Tuesday, September 9, 2014

A look at how PowerShell handles Case Sensitivity

I was asked today but an attendee at one of my PowerShell workshops about why sorting data by Case did not appear as expected. So I thought I would dig a bit deeper into that.

As we know PowerShell is Case Insensitive by default..... well most things. The CmdLets Select-Object and Get-Unqiue actually seem to be Case Sensitive..... so it's almost everything by default.

When it comes to sorting data with Sort-Object and the -CaseSensitive switch parameter you may also be surprised that this does not order in the way you might think.

Lets take a fairly obvious array of strings to start with by just changing an individual character at a time:
$Strings = "aabbcc","aabbcC","aabbCc","aaBbcc","aAbbcc","Aabbcc","aabBcc";
$Strings | Sort-Object -CaseSensitive;

This sorts as you would expect like:

aabbcc
aabbcC
aabbCc
aabBcc
aaBbcc
aAbbcc
Aabbcc

However if we take a more complicated array of strings where we not only increase an individual character but we also have different order of characters or different characters all together within the strings like this:
$Strings = "abc", "acc", "adc", "aec", "afc", "agc", "ahc","aBc", "aCc", `
"aDc", "aEc", "aFc", "aGc", "aHc", "Abc", "Acc", "Adc", "Aec", "Afc", "Agc", "Ahc";
$Strings | Sort-Object -CaseSensitive;

Then the behavior changes to what you may not expect and results in:

abc
aBc
Abc
acc
aCc
Acc
adc
aDc
Adc
aec
aEc
Aec
afc
aFc
Afc
agc
aGc
Agc
ahc
aHc
Ahc

Notice the fact that not all the strings starting with lowercase 'a' are together?
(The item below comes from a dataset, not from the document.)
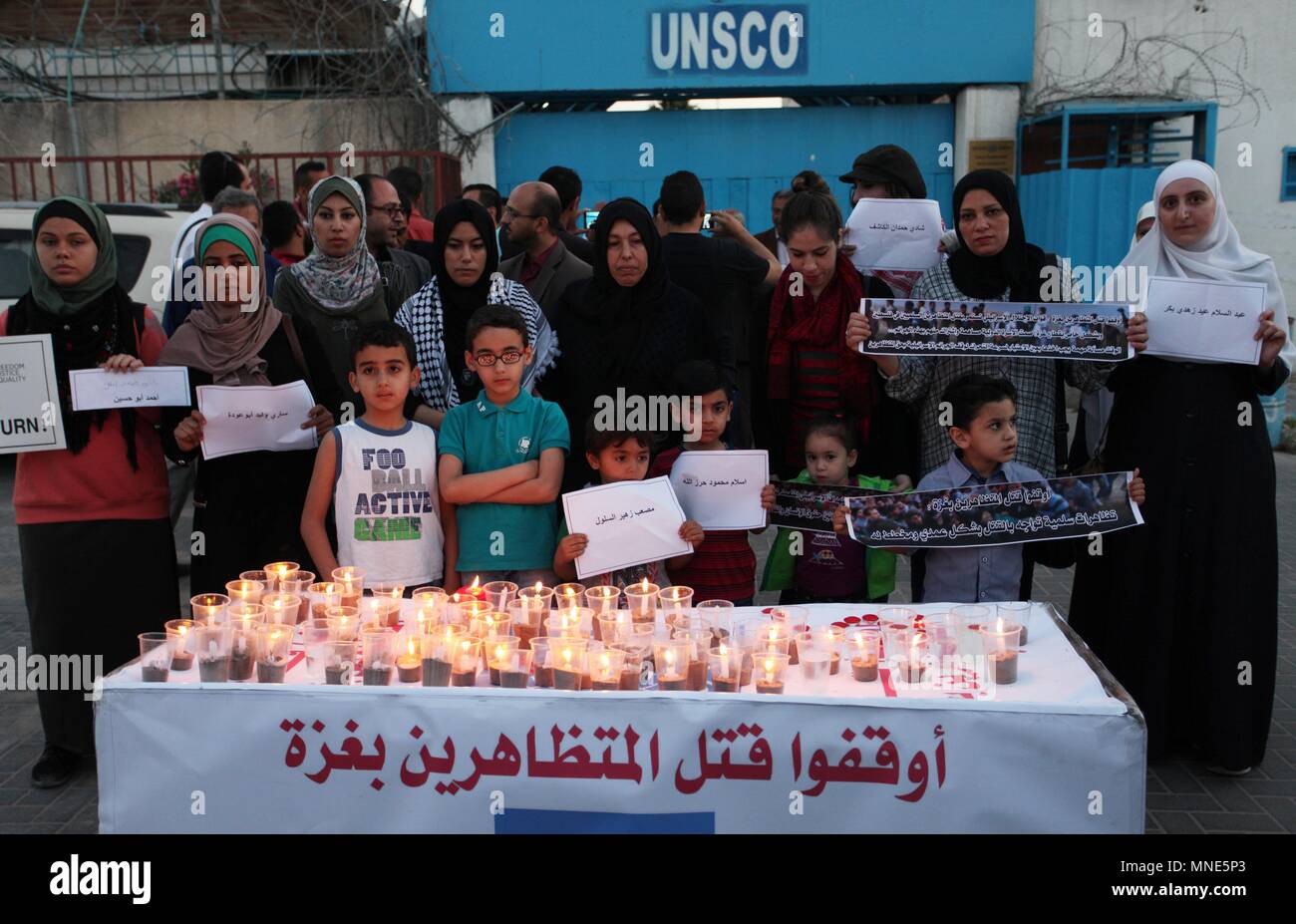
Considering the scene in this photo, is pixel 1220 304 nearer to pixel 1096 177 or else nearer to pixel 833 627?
pixel 833 627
So what is happening here, well it seems that first all strings are sorted regardless of case (i.e. all the strings with 'AEC' appear together). Then PowerShell starts evaluating each character within the string individually. So in the case of the 3 strings "aec","aEc", "Aec", the all lowercase version wins outright, but then the next string with the first lowercase 'a' wins and finally the string with uppercase 'A' is displayed..... but why do these all beat 'afc" well because even though they all start with 'a', 'ae' beats 'af', and most importantly regardless of case.

Lets look at a slightly more complicated example to highlight this more:
$Strings = "abc", "acc", "adc", "aec", "afc", "agc", "ahc","aBc", "aCc", `
"aDc", "aEc", "aFc", "aGc", "aHc", "Abc", "Acc", "Adc", "Aec", "Afc", "Agc", "Ahc", `
"aab","abb","Aab","Abb","ABb", "AbB";
$Strings | Sort-Object -CaseSensitive;

Which returns:

aab
Aab
abb
Abb
AbB
ABb
abc
aBc

Abc
acc
aCc
Acc
adc
aDc
Adc
aec
aEc
Aec
afc
aFc
Afc
agc
aGc
Agc
ahc
aHc
Ahc

Play around with this, try sorting file names in C:\Windows\System32 with both lower and upper cases, and you will see this behavior.
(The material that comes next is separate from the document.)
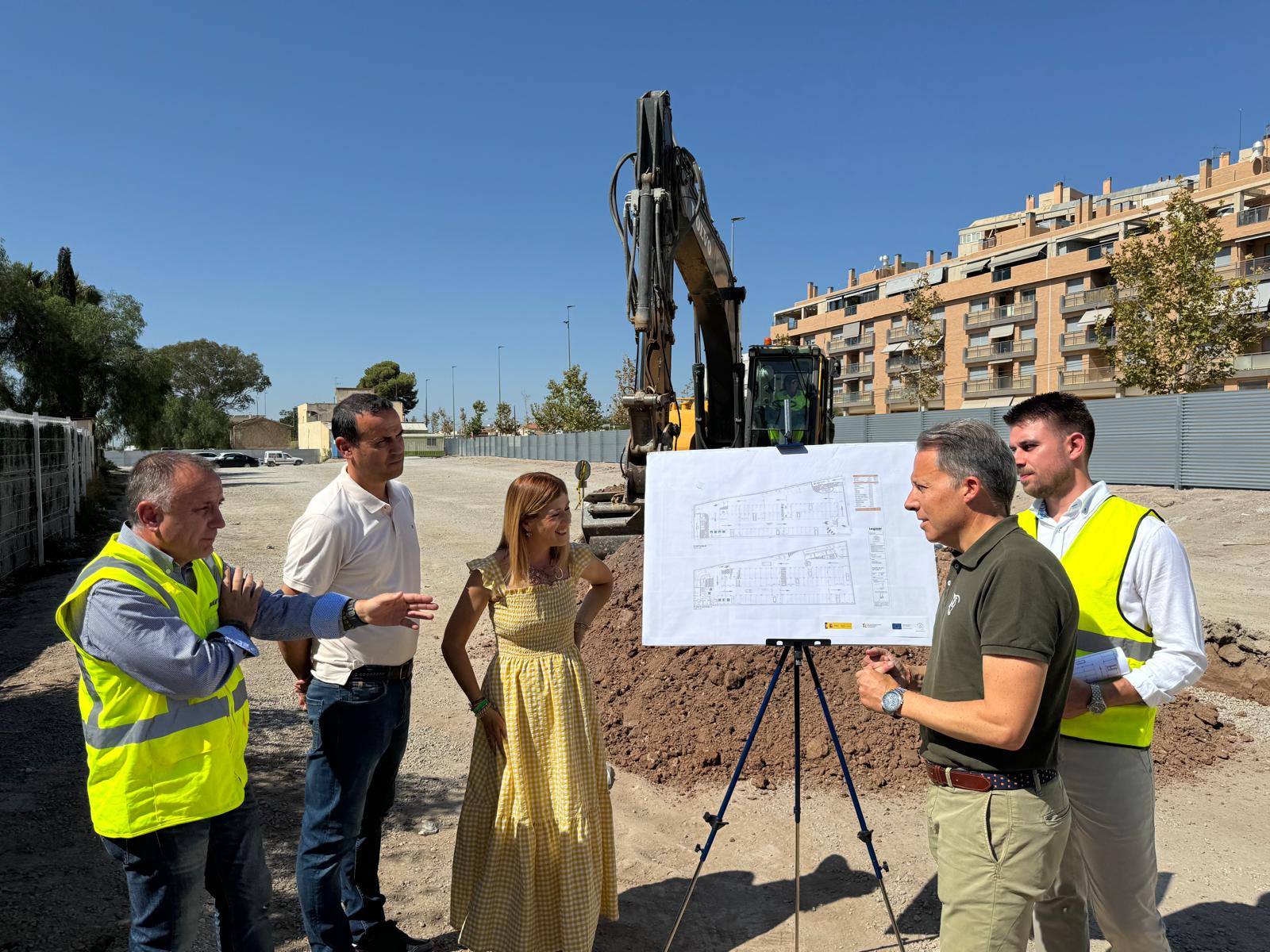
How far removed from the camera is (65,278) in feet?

So why is this important, well if you are just using CmdLets then it is only going to be the sorting in case sensitive when you will really notice this behavior. However if you are using the Case Sensitive Operators, particularly the -CLT, -CLE, -CGT, -CGE then you are definitely going to need to care about this as the outcome may not be as you expect. For example.

#You would expect the string 'abc' to be lower than 'ABb' due to the lowercase first character 'a', but in fact this returns False.
"abc" -CLT "ABb"

Which returns False

In fact there is no difference between the above and this as it too (as expected) will return False, but this help to highlight how PowerShell is applying it's logic.
"abc" -LT "abb"


So in summary, Case Sensitivity Ordering only applies when strings have the exact same characters, because PowerShell (or more accurately .Net) is first ordering by the characters regardless of case, and then sorting by case within that group of common characters.
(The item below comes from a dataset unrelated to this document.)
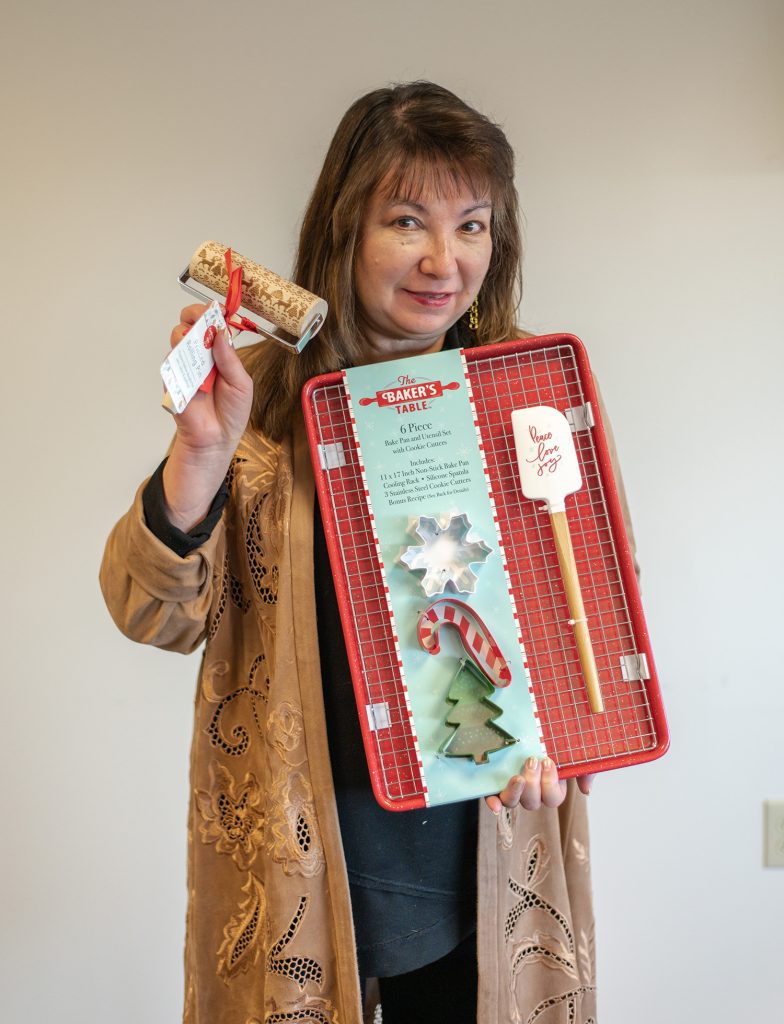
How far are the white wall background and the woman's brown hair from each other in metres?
0.59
If you want to know what CmdLets support the CaseSensitive parameter then use these statements

#find the other cmdlets with CaseSensitive param
Get-Module -ListAvailable; Get-Command -ParameterName CaseSensitive;

# If you don't want to list the available modules first (to read them into the session) then use this
Get-Command | %{try {if ($_.Parameters.Count -gt 0 -and $_.Parameters.Keys.Contains("CaseSensitive") -eq $true){"Found in: $($_.Name)"}} catch {} finally {}}



Just to extend this investigation further I fired up Visual Studio, created a basic Windows Form with a List Box and the following code.

//create the array
String[] sStrings = new string[] {"abc", "acc", "adc", "aec", "afc", "agc", "ahc","aBc", "aCc", "aDc", "aEc", "aFc", "aGc", "aHc", "Abc", "Acc", "Adc", "Aec", "Afc", "Agc", "Ahc", "aab","abb","Aab","Abb","ABb", "AbB"};

//Sort the values
Array.Sort(sStrings);

//add the strings to the list box 
listBox1.Items.Clear();
listBox1.Items.AddRange(sStrings);

This outputs the values in the same order as above, as in:

....
Aab
abb
Abb
AbB
ABb
abc
aBc

Abc
acc
aCc
Acc
....

UPDATE: According to one of my .Net Programmer  mates (thanks Steve), this is all known as the Lexicographical order....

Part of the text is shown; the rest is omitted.